• WORK ITEM: In the records that follow, find each line with the word "dchelms" and copy it.

• DATA:
==============================

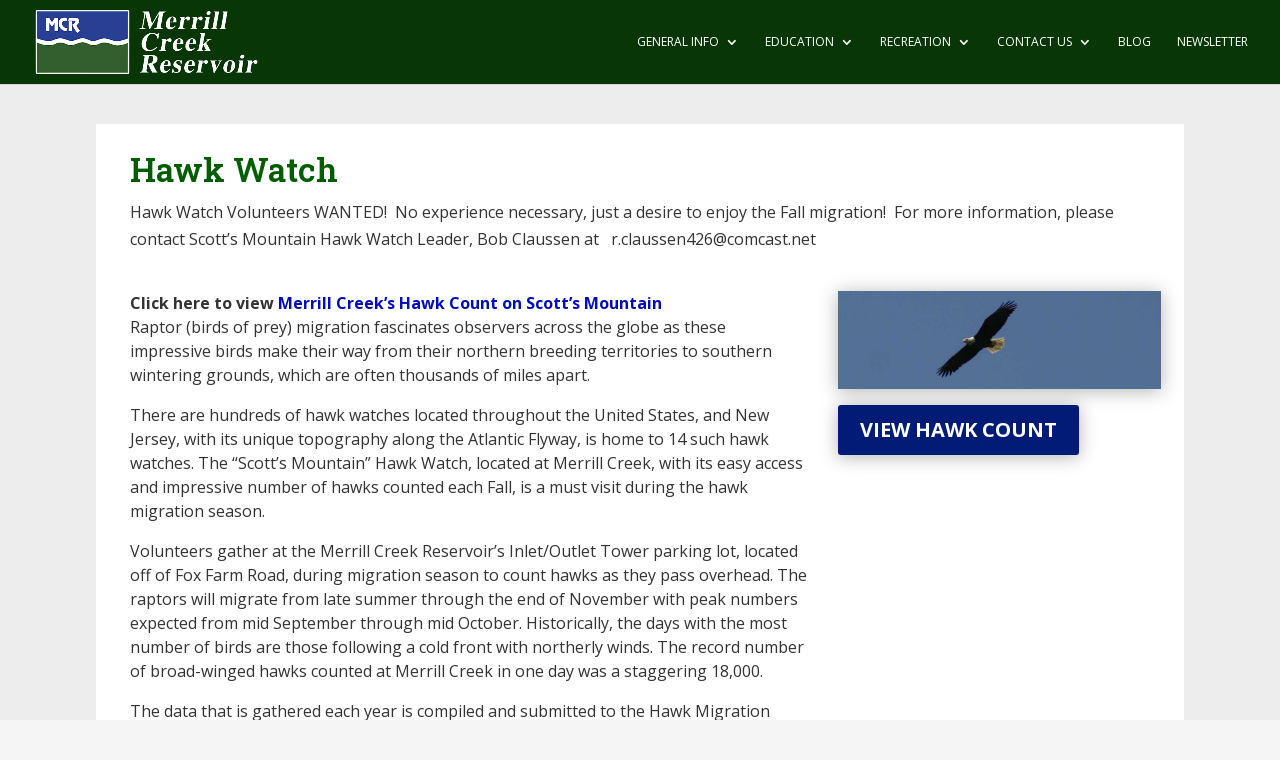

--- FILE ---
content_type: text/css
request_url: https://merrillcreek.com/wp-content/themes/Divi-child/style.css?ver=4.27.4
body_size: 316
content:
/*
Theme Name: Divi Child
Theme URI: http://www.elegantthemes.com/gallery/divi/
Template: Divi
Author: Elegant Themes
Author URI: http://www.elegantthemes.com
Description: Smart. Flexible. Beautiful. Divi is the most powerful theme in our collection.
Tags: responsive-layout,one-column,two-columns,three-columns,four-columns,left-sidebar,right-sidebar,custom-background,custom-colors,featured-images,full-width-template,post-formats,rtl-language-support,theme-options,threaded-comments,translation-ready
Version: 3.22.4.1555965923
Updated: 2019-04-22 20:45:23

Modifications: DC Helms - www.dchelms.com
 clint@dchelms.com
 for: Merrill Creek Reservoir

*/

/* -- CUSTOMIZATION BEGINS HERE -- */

==============================

• EXERCISE OUTPUT:
Modifications: DC Helms - www.dchelms.com
 clint@dchelms.com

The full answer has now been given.